By Kunle Oguntegbe


Renowned Development Economist, Arthur Lewis once said, ‘if Agriculture remains stagnant, industries cannot grow’. For an agrarian economy with a total population of 183 Million, 70 percent of which are youth, isn’t it amazing to know that only 23 percent of the youth are involved in Agriculture? What an irony!

Prior to the discovery of oil in the 1950s, Nigeria used to be a top exporter of food and agro-allied products. However, due to the economic mismanagement, laziness on the part of the youth, relative neglect of agricultural resources as well as population upsurge amongst others, the country has lost her top position among agro-food exporting countries in the universe.

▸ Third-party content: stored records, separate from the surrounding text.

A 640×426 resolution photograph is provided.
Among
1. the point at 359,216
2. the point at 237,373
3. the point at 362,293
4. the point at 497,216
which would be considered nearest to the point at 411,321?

Agriculture has subsequently been relegated to the back seat amongst the productive sectors in the Nigerian economy. In this 21st century especially, it is more convenient for a Nigerian youth to roam the streets of Lagos for 30 days in search of unavailable jobs than to till the soil and make few ridges for maize production. Yet, everyone prays for abundant food. A spy into the future of Agriculture in this nation will make one to shake head in pity. A biblical Joseph might be needed to prevent Malthusian trap in this country as food production seems to be dwindling while population keeps growing geometrically like green algae in a culture medium.

In Nigeria, youths’ involvement in agriculture is nothing to write home about. The sector appears deserted by the younger generation who prefer to enjoy urban lifestyle leaving the old folks on the farm, thus reducing productivity. Attempts by previous administrations to get the youth back into Agriculture have proved futile. Several campaigns, promotions and even incentives have been employed to ‘lure’ the youths into farming profession. Slogans like ‘back to soil’, ‘green revolution’, ‘Agroprenuers’ amongst which were popular in the 90s are now going into extinction.

One cannot but wonder where Nigeria has got it wrong. Is the Country suffering from ‘Dutch disease’?  Why are the younger generations no longer interested in farming? Has the Agricultural sector become a forbidden kingdom for Nigerian youths? These are questions begging for answers.